* _GIVEN REQUEST_
Each entry here needs to be set down again exactly, please; pictures are left out.

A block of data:

+--

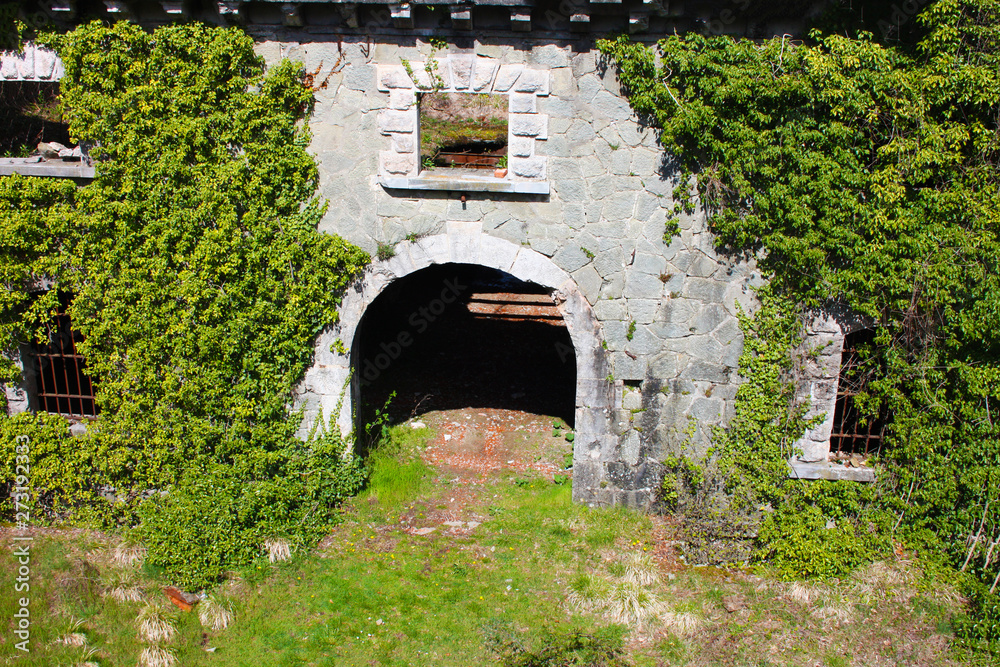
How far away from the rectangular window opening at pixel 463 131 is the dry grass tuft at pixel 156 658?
7980 millimetres

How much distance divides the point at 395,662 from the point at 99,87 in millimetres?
5940

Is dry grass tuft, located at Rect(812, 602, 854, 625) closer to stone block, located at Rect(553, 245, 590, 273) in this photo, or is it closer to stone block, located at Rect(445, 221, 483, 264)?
stone block, located at Rect(553, 245, 590, 273)

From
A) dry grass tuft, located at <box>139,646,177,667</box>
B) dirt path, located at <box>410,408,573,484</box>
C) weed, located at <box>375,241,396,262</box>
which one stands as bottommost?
dry grass tuft, located at <box>139,646,177,667</box>

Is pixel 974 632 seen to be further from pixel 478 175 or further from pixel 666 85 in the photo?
pixel 478 175

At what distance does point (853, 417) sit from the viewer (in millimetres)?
7688

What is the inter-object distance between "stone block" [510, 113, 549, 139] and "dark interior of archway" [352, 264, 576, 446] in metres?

+--

* _ANSWER TO THIS EXERCISE_
How far away from the rectangular window opening at pixel 463 131 is the dry grass tuft at pixel 156 658?
7980 millimetres

How much distance divides the point at 395,662 from the point at 99,87 in millimetres?
5940

Is dry grass tuft, located at Rect(812, 602, 854, 625) closer to stone block, located at Rect(553, 245, 590, 273) in this photo, or is it closer to stone block, located at Rect(445, 221, 483, 264)?
stone block, located at Rect(553, 245, 590, 273)

From
A) dry grass tuft, located at <box>139,646,177,667</box>
B) dirt path, located at <box>410,408,573,484</box>
C) weed, located at <box>375,241,396,262</box>
which one stands as bottommost?
dry grass tuft, located at <box>139,646,177,667</box>

Is pixel 974 632 seen to be further from pixel 478 175 or further from pixel 666 85 in the photo?
pixel 478 175

At what distance does point (853, 417) sit from the viewer (in millimetres)?
7688

What is the inter-object distance between "stone block" [510, 113, 549, 139] and "dark interior of archway" [352, 264, 576, 446] in metres?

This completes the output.